INSTRUCTION:
Repeat all of the records verbatim.

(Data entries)
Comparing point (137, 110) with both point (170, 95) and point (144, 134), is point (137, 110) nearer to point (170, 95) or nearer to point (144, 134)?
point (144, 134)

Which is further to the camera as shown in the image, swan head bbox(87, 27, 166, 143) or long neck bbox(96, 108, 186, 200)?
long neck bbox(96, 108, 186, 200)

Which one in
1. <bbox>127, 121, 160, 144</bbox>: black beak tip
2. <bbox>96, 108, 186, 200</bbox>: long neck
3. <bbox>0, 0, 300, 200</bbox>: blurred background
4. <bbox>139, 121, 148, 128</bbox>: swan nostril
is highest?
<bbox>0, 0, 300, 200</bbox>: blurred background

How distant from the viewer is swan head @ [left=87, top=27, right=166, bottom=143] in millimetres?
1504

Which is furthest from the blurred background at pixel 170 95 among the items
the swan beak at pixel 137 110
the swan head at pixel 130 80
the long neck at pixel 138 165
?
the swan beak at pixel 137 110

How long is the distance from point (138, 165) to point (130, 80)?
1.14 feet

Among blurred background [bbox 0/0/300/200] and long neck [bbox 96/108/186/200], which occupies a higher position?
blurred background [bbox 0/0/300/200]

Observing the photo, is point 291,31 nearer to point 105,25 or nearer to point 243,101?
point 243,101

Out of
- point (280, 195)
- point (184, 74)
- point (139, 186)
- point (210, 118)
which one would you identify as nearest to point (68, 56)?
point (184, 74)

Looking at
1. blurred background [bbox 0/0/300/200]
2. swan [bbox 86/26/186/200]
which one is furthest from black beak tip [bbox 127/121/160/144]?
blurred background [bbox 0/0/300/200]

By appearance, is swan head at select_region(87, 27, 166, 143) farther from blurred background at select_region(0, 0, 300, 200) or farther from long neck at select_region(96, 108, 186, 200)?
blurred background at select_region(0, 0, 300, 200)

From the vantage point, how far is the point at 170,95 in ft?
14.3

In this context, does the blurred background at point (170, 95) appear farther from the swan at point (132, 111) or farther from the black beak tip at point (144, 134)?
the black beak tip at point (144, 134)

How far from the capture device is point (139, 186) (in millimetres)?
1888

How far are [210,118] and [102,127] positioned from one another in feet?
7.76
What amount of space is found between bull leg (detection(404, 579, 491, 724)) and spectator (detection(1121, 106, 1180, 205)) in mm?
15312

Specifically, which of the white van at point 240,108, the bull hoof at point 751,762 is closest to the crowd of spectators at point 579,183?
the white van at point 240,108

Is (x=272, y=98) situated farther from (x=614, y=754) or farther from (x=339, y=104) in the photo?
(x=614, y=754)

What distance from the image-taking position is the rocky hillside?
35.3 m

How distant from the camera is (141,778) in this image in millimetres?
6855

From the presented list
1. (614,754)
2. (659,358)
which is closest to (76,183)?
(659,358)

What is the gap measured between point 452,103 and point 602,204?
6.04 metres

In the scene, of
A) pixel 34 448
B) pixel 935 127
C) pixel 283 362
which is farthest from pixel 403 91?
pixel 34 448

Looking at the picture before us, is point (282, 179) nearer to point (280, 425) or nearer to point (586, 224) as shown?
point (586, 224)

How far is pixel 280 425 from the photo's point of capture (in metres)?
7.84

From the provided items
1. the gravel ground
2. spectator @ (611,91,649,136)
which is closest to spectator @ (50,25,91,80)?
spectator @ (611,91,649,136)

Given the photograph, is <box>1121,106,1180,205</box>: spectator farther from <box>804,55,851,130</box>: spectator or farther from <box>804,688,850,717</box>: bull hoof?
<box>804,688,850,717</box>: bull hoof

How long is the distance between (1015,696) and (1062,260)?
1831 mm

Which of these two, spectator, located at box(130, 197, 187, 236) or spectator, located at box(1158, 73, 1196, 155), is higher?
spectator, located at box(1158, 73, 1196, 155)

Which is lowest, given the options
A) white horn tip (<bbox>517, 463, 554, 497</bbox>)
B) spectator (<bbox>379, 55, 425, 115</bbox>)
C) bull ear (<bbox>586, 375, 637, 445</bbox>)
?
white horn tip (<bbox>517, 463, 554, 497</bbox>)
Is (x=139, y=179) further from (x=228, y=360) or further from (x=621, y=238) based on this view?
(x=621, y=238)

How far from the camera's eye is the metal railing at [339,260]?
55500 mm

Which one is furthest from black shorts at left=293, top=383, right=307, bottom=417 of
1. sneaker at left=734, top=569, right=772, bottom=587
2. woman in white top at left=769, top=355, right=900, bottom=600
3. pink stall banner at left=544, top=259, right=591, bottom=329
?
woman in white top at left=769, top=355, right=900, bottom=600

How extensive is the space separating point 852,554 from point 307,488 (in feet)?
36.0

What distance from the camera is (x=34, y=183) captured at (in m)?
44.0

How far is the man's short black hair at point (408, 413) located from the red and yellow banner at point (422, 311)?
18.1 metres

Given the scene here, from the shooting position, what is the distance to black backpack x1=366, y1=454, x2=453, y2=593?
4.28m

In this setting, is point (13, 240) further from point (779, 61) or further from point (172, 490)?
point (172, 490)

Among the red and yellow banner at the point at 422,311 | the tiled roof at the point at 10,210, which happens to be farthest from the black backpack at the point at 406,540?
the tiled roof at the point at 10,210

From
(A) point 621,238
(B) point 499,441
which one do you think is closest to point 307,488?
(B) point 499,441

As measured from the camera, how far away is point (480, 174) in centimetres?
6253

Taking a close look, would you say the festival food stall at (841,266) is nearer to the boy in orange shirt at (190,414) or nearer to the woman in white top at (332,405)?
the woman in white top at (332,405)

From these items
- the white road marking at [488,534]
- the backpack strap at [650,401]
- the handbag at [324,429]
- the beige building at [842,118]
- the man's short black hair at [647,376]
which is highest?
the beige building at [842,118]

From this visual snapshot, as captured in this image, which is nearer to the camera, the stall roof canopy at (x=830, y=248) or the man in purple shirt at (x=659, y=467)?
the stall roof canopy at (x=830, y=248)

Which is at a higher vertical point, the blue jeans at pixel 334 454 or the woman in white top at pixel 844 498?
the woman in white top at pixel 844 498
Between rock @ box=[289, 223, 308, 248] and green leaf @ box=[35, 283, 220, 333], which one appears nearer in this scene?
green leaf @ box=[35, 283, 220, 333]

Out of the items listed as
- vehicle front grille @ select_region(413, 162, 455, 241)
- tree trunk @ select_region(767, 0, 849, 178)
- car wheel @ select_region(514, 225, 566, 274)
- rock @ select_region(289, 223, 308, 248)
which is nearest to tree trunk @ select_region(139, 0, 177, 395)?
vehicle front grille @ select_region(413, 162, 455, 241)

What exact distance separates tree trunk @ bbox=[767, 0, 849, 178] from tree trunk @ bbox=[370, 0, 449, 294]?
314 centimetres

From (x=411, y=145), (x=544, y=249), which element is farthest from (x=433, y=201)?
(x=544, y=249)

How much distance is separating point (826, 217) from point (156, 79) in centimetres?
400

CORRECT RESPONSE:
Comparing point (137, 110) with both point (170, 95) and point (144, 134), is point (137, 110) nearer to point (170, 95) or nearer to point (144, 134)?
point (144, 134)

Which is further to the camera as shown in the image, swan head bbox(87, 27, 166, 143) or long neck bbox(96, 108, 186, 200)?
long neck bbox(96, 108, 186, 200)

Which one in
1. <bbox>127, 121, 160, 144</bbox>: black beak tip
2. <bbox>96, 108, 186, 200</bbox>: long neck
3. <bbox>0, 0, 300, 200</bbox>: blurred background
4. <bbox>139, 121, 148, 128</bbox>: swan nostril
is highest?
<bbox>0, 0, 300, 200</bbox>: blurred background

How distant from the viewer is swan head @ [left=87, top=27, right=166, bottom=143] in millimetres?
1504

Which is furthest from the blurred background at pixel 170 95 among the items
the swan beak at pixel 137 110
the swan head at pixel 130 80
the long neck at pixel 138 165
?
the swan beak at pixel 137 110

How long is the distance from point (138, 165) to point (130, 80)?
1.14 feet

Among blurred background [bbox 0/0/300/200] and long neck [bbox 96/108/186/200], which occupies a higher position?
blurred background [bbox 0/0/300/200]

Observing the photo, is point 291,31 nearer to point 105,25 or nearer to point 243,101?
point 243,101

Out of
- point (280, 195)
- point (184, 74)
- point (139, 186)
- point (210, 118)
which one would you identify as nearest to point (68, 56)?
point (184, 74)

Looking at
1. blurred background [bbox 0/0/300/200]
2. swan [bbox 86/26/186/200]
which one is furthest from black beak tip [bbox 127/121/160/144]?
blurred background [bbox 0/0/300/200]

By appearance, is swan head at select_region(87, 27, 166, 143) farther from blurred background at select_region(0, 0, 300, 200) or farther from long neck at select_region(96, 108, 186, 200)?
blurred background at select_region(0, 0, 300, 200)

From the vantage point, how far is the point at 170,95 in ft?
14.3

In this context, does the blurred background at point (170, 95) appear farther from the swan at point (132, 111) or farther from the black beak tip at point (144, 134)?
the black beak tip at point (144, 134)

How far from the capture device is point (139, 186) (in millimetres)?
1888

How far are [210,118] and [102,127] positioned from one another in feet?
7.76
What amount of space is found between bull leg (detection(404, 579, 491, 724)) and spectator (detection(1121, 106, 1180, 205)) in mm?
15312

Specifically, which of the white van at point 240,108, the bull hoof at point 751,762 is closest to the crowd of spectators at point 579,183?
the white van at point 240,108

Is (x=272, y=98) situated farther from (x=614, y=754) or farther from (x=339, y=104) in the photo?
(x=614, y=754)

What distance from the image-taking position is the rocky hillside?
35.3 m

How distant from the camera is (141,778) in this image in millimetres?
6855

From the presented list
1. (614,754)
2. (659,358)
which is closest to (76,183)?
(659,358)

What is the gap measured between point 452,103 and point 602,204?
6.04 metres

In the scene, of
A) pixel 34 448
B) pixel 935 127
C) pixel 283 362
which is farthest from pixel 403 91?
pixel 34 448

Looking at the picture before us, is point (282, 179) nearer to point (280, 425) or nearer to point (586, 224) as shown?
point (586, 224)

How far is pixel 280 425 from the photo's point of capture (in metres)?
7.84

From the provided items
1. the gravel ground
2. spectator @ (611,91,649,136)
which is closest to spectator @ (50,25,91,80)?
spectator @ (611,91,649,136)

Given the photograph, is <box>1121,106,1180,205</box>: spectator farther from <box>804,55,851,130</box>: spectator or farther from <box>804,688,850,717</box>: bull hoof?
<box>804,688,850,717</box>: bull hoof

How long is the distance between (1015,696) and (1062,260)?
1831 mm

Which of these two, spectator, located at box(130, 197, 187, 236) or spectator, located at box(1158, 73, 1196, 155), is higher?
spectator, located at box(1158, 73, 1196, 155)

Which is lowest, given the options
A) white horn tip (<bbox>517, 463, 554, 497</bbox>)
B) spectator (<bbox>379, 55, 425, 115</bbox>)
C) bull ear (<bbox>586, 375, 637, 445</bbox>)
?
white horn tip (<bbox>517, 463, 554, 497</bbox>)
Is (x=139, y=179) further from (x=228, y=360) or further from (x=621, y=238) based on this view?
(x=621, y=238)

How far from the camera's eye is the metal railing at [339,260]?
55500 mm

Which one is furthest from black shorts at left=293, top=383, right=307, bottom=417 of
1. sneaker at left=734, top=569, right=772, bottom=587
2. woman in white top at left=769, top=355, right=900, bottom=600
3. pink stall banner at left=544, top=259, right=591, bottom=329
?
woman in white top at left=769, top=355, right=900, bottom=600

How extensive is the space separating point 852,554 from point 307,488 (in feet)?
36.0

What distance from the camera is (x=34, y=183) captured at (in m)?
44.0

How far is the man's short black hair at point (408, 413) located from the red and yellow banner at point (422, 311)?
18.1 metres

Given the scene here, from the shooting position, what is the distance to black backpack x1=366, y1=454, x2=453, y2=593?
4.28m

In this setting, is point (13, 240) further from point (779, 61) or further from point (172, 490)?
point (172, 490)

Among the red and yellow banner at the point at 422,311 | the tiled roof at the point at 10,210, which happens to be farthest from the black backpack at the point at 406,540?
the tiled roof at the point at 10,210

From
(A) point 621,238
(B) point 499,441
which one do you think is closest to point 307,488?
(B) point 499,441

As measured from the camera, how far away is point (480, 174) in centimetres?
6253

Taking a close look, would you say the festival food stall at (841,266) is nearer to the boy in orange shirt at (190,414) or nearer to the woman in white top at (332,405)?
the woman in white top at (332,405)

From these items
- the white road marking at [488,534]
- the backpack strap at [650,401]
- the handbag at [324,429]
- the beige building at [842,118]
- the man's short black hair at [647,376]
which is highest?
the beige building at [842,118]

From this visual snapshot, as captured in this image, which is nearer to the camera, the stall roof canopy at (x=830, y=248) or the man in purple shirt at (x=659, y=467)?
the stall roof canopy at (x=830, y=248)

Which is at a higher vertical point, the blue jeans at pixel 334 454 or the woman in white top at pixel 844 498?
the woman in white top at pixel 844 498
Between rock @ box=[289, 223, 308, 248] and green leaf @ box=[35, 283, 220, 333], which one appears nearer in this scene?
green leaf @ box=[35, 283, 220, 333]

Out of the items listed as
- vehicle front grille @ select_region(413, 162, 455, 241)
- tree trunk @ select_region(767, 0, 849, 178)
- car wheel @ select_region(514, 225, 566, 274)
- rock @ select_region(289, 223, 308, 248)
which is nearest to tree trunk @ select_region(139, 0, 177, 395)?
vehicle front grille @ select_region(413, 162, 455, 241)

What exact distance separates tree trunk @ bbox=[767, 0, 849, 178] from tree trunk @ bbox=[370, 0, 449, 294]?
314 centimetres

From (x=411, y=145), (x=544, y=249), which element is farthest from (x=433, y=201)?
(x=544, y=249)

How much distance is separating point (826, 217) from point (156, 79) in centimetres?
400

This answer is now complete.